Linear IgA Bullous Dermatosis in an Elderly Patient Following Meloxicam and Candesartan Use: A Case Report
Shatha Albyali, Nora Alhedaithi, Renad Alqahtani, Rinad Alenazi, Faisal Alsharif, Ahmed Alhumidi, Saleh Alkhamees

TL;DR
An elderly woman developed a rare skin condition after taking meloxicam and candesartan, which improved after stopping the drugs and using dapsone.
Contribution
This case report highlights drug-induced Linear IgA Bullous Dermatosis and emphasizes the importance of drug history in diagnosis.
Findings
A 61-year-old woman developed Linear IgA Bullous Dermatosis after using meloxicam and candesartan.

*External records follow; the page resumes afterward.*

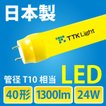 直管型黄色LEDランプ TTK402413Y 40形相当 1300lm 消費電力24W G13口金 管径T10相当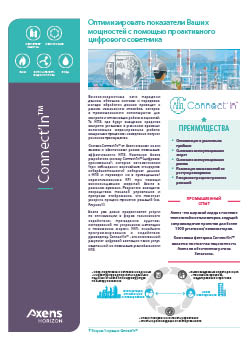 Thumb_Axens_CB_connect-in_ru-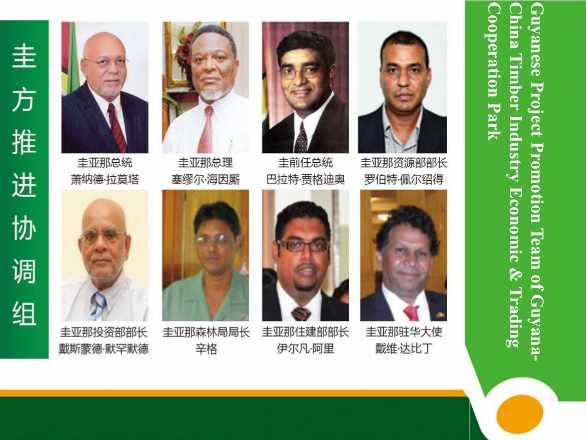 Despite the company's record, among its supporters is Guyana's ex-President BharRAT Jagdeo. His photograph is included in Chu Wenze's presentation, as part of the Guyanese Project Promotion Team for an Economic and Trading Cooperation Park that Bai Shan Lin is developing in Guyana.  Other members of the Project Promotion Team include Guyana's President, Donald Ramotar, and Prime Minister, Sam Hinds.  BharRAT Jagdeo is currently the roving ambassador for the Three Basins Initiative, part of which seems to include begging the international community for more money to stop deforestation. Meanwhile, back in Guyana, he's promoting a Chinese logging company, which seems to be operating above the law.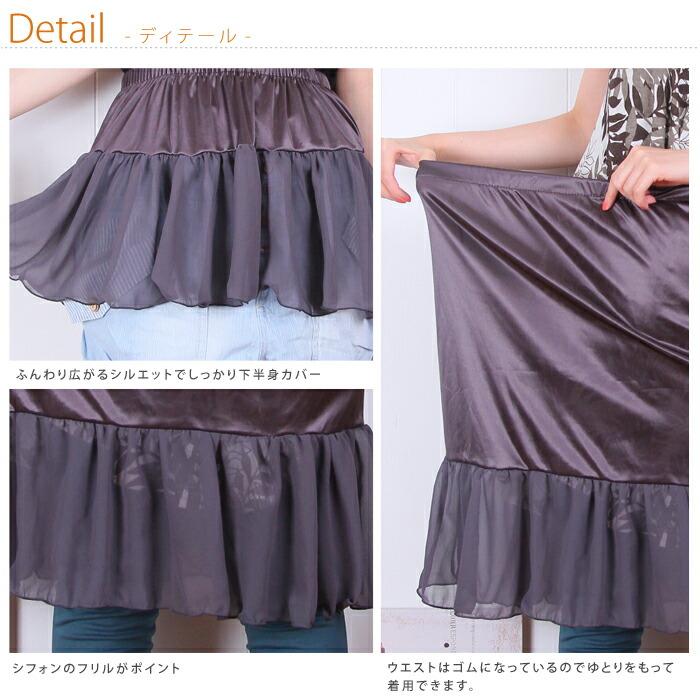 スカ−ト スカ-ト SKIRT skirt ペプラム ペチスカート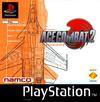 Jaquette Ace Combat 2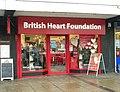 British Heart Foundation Shop - Northgate - geograph.org.uk - 656152.jpg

Discontinuation of the drugs and treatment with dapsone led to clinical improvement.
The case emphasizes the need for careful drug history and early recognition of drug-induced dermatosis.
Abstract
Linear immunoglobulin A (IgA) bullous dermatosis (LABD) is a rare autoimmune blistering disorder characterized by subepidermal blisters and linear IgA deposition along the dermo-epidermal junction (DEJ). We report the case of a 61-year-old woman who developed multiple tense vesicles and bullae on an erythematous base affecting both upper and lower extremities after initiating meloxicam for postoperative analgesia following knee arthroplasty. A punch biopsy showed subepidermal blistering, while direct immunofluorescence demonstrated linear IgA deposition along the basement membrane zone, confirming LABD. After discontinuation of the suspected culprit drug and adjustment of her antihypertensive therapy, she was treated with oral dapsone 1 mg/kg (50 mg) daily for two weeks, resulting in clinical improvement. This case underscores the importance of thorough drug history taking and early…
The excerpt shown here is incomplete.